I wrote two essays. I think I like the second one, but the first might be a little more suspenseful? I just feel like it might be an overdone topic. Also, Notre Dame is a Catholic school, so I'm worried about doing anything too violent or immoral. Please tell me which is better and edit that one!

ESSAY #1: I felt the heat before anything else. It burned the back of my neck, grazed my shoulders, and scorched the soles of my feet. The dryness of my mouth struck next. It was impossible to swallow, and my throat was scraped with each inhale.

I felt a rocking sensation. My eyes were crusted shut, but I managed to open them as I vomited. My stomach dropped the second I adjusted to the light. I ached for my previous unconsciousness.

The sky was cloudless. The sun was directly overhead, blistering my skin and chapping my lips. The view was the same regardless of the direction I turned my head. I was surrounded by endless water, salty waves calmly lapping at the sides of the small wooden structure-a door, or maybe a legless table-that was solely responsible for keeping me afloat. Nothing interrupted the horizon. My eyes desperately scanned for the reinvigorating sight of land or a boat, but I was utterly alone. My heart began beating fast in my throat, my breathing shallow and too frequent. A scream tried to escape my mouth, but caught in the hoarse dryness.

Where was I? How did I get here? What was I going to do?

ESSAY #2: The boat slowed to a stop, and I smiled as my windblown hair fell about my face. Each ocean wave sprayed salty mist against my skin. The sun threw shades of purple, orange, and pink as it rose on the horizon. I giggled in excitement, pulling my wet suit over my shoulders.

I awkwardly waddled in my fins to meet my father at the back of the boat. He helped as I routinely strapped on all the gear-the weight belt, the BCD vest attached to the air tank, and the air regulator-and I eagerly waited as he did the same. Finally, holding tight to my mask, I jumped.

I stayed afloat on the warm ocean waves for only a moment. Soon I was smiling, regulator in mouth, breathing the clean oxygen, sinking further and further into the deep blue. Fish shimmered as they swam by. My father was underwater, too, and guided my attention to the large opening of a cave in the rocks below.

Colorful coral decorated the area, and mesmerizing creatures were abundant, but the cave held my interest. We'd never explored this abyss. I swam into the mystery.
cwashu 2 / 3  
Dec 27, 2014   #2
very, very good essays. They both have a dark tone, if that is what you were going for, than that's great. For the second one, the eye crustiness, blood boiling and vomiting might make any admissions counselor slowly back away from your essay, but if you had to remove one thing, I would remove the vomit part. (especially the acids and bile in the last sentence).
OP astew5 3 / 3 2  
Dec 28, 2014   #3
So I'm worried the essays were a little too dark.
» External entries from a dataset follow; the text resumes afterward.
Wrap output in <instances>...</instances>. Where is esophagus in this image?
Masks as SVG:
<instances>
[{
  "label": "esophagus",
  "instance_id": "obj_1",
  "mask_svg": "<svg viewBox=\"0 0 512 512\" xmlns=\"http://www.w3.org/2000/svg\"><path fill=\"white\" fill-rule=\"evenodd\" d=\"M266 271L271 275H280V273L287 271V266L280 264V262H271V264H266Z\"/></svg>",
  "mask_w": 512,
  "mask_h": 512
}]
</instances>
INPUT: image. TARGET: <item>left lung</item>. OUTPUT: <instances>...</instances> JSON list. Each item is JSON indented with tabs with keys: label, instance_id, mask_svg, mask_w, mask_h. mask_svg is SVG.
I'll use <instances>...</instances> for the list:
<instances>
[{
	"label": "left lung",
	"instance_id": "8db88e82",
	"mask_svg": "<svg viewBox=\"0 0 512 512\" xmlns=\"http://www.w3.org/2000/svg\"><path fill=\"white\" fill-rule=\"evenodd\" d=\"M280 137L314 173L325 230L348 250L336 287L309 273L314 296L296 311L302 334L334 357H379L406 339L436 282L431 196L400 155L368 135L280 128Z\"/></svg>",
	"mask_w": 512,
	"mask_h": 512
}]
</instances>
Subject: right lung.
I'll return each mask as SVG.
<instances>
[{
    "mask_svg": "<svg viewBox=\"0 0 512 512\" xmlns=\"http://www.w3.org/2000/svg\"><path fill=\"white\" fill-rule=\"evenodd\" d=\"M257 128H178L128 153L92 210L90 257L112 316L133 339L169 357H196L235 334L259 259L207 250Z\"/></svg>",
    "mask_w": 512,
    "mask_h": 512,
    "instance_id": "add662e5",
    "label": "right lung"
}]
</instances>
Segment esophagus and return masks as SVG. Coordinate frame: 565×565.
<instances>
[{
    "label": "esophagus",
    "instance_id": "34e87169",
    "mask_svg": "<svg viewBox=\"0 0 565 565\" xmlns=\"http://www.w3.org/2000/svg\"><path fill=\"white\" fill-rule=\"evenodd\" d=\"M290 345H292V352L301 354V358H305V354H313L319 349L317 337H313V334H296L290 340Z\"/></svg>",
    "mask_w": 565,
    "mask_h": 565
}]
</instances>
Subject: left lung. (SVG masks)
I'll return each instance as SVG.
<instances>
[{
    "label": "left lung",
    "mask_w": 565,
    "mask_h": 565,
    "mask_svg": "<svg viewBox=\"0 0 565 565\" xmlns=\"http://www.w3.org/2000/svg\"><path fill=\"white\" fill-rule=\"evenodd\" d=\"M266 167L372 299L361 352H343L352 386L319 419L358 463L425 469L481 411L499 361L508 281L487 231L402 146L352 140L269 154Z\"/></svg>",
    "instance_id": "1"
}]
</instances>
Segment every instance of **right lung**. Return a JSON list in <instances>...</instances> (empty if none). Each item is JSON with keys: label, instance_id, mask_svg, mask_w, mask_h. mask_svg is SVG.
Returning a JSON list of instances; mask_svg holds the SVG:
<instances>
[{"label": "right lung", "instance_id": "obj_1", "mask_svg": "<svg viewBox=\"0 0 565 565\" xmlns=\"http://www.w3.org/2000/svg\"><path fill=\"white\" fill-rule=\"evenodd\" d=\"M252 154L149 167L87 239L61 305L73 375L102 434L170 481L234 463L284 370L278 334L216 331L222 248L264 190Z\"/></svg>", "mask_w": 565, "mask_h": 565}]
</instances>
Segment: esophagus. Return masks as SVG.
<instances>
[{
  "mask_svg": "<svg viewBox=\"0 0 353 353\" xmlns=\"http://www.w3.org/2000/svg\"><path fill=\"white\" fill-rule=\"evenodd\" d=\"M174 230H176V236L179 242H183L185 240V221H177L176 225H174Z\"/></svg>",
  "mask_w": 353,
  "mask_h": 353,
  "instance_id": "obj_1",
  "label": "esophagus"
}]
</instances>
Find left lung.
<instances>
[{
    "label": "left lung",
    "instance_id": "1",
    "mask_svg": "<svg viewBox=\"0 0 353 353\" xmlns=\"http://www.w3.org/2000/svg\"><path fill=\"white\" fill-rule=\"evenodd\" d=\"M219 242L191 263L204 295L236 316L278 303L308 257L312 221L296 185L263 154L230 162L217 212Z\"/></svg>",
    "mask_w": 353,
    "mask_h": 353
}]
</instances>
I was aiming for suspense because the prompt says to hook them, and didn't know how to do that without making it a little scary. BUT, I edited the second essay and wrote a whole new one. The new one is much happier, I'm just scared it's boring! Please edit either and let me know which one you think I should use (or if you think I need to head in a completely different direction...)
chestnuto 2 / 9 3  
Dec 28, 2014   #4
Personally I enjoyed reading the first one more, as I can feel the tensions within the plot and I'm eager to read the rest of the story.

About them being too dark, I think it's rather a really minor issue. It showed your distinct writing style and there's no need to hide it. It's true ND is a catholic school, but they are not that conservative.

The prompt asks you to show how well you can tell a story and get people hooked, and so far you did an impressive job on it.